Okay, so I’m going to talk about content today. When you first start blogging, it seems like the whole world is at your feet and you will never run out of things to talk about. Fast forward a couple years, and it seems like you can’t think of anything to write about. In an attempt to not use memes and features as a crutch, you should have a back-up of ideas that you can use to promote some thoughtful posts. Here are some ideas to get you started:
- Write an honest post. Some of the best posts I’ve written have just been about things that were really on my mind. Even if they are scary. These can be personal, or just things that you want to talk about. I’ve talked about good guys in YA literature, love triangles,and my love for Harry Potter. All of these things prompt thought from readers.
- Revisit an old topic or blog post. If you posted something that got a lot of comments, pageviews, or prompted a good discussion and it’s been awhile, talk about it again. Post something a little different, or just update the post with new information.
- Make a web of your content. Try to avoid making your blog just like a stream of consciousness. Interconnect your blog posts together by linking to other posts that you’ve done in the past when appropriate, or linking to other’s work. This creates a continuity that will make readers stay on your blog, and give you lots of ideas for new posts.
- Writing a post that fills a need. Back when Pottermore first came out, I wrote a post on how to get a beta invite, and an earlier post on my predictions on what Pottermore was. Those two posts combined have got almost 10,000 pageviews, and Yahoo even linked up to one of them. I’ve also done posts on some technical blogging related things that have got a bunch of pageviews. But, your post doesn’t have to be technical, just latch onto an idea that’s hot and put a new spin on it.

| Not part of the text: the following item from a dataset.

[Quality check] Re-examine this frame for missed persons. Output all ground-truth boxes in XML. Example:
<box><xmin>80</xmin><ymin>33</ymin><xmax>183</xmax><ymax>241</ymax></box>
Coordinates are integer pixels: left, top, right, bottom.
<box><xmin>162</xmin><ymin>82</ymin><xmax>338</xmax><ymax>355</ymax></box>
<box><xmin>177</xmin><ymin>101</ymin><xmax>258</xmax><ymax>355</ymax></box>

- Don’t over think it. This one kind of ties in to the being honest thing. Sometimes your half-formed ideas are going to generate a lot more interest than your well-researched ones. Why is that? Because readers like to be a part of the discussion. If you’ve said all there is to say, why should they comment?
- Do an interview, or be interviewed. But, not in the way you think. Don’t ask a blogger or author what their favorite ice cream is, or what kind of bacteria they’d be. Ask questions that readers want to know. I think that this is why Blogger Confidential has done so well. The questions are tough. Sometimes they are uncomfortable to answer. So, do an interview, but really think about the questions. Take the time to do some research, and you’ll come out with questions and an interview that really makes an impact.
- Write about what you talk about. If you’ve just had a discussion with your friends on twitter, or gchat, or even on the phone, write about it. If it’s a topic that is important enough for you to discuss it with your friends, it’s probably important enough to write about. I did this just recently when I talked about my stats. I’d been talking about it for weeks and by that time had so many thoughts and ideas swirling in my mind that it came out in a post.
- Write about someone else. When I first started blogging, J. Kaye had a great feature where she talked about new blogs that she discovered. I kind of miss that feature, and with that we’d do more discovering and talking about our discoveries. Plus, I believe that any karma you give out comes back to you 10-fold.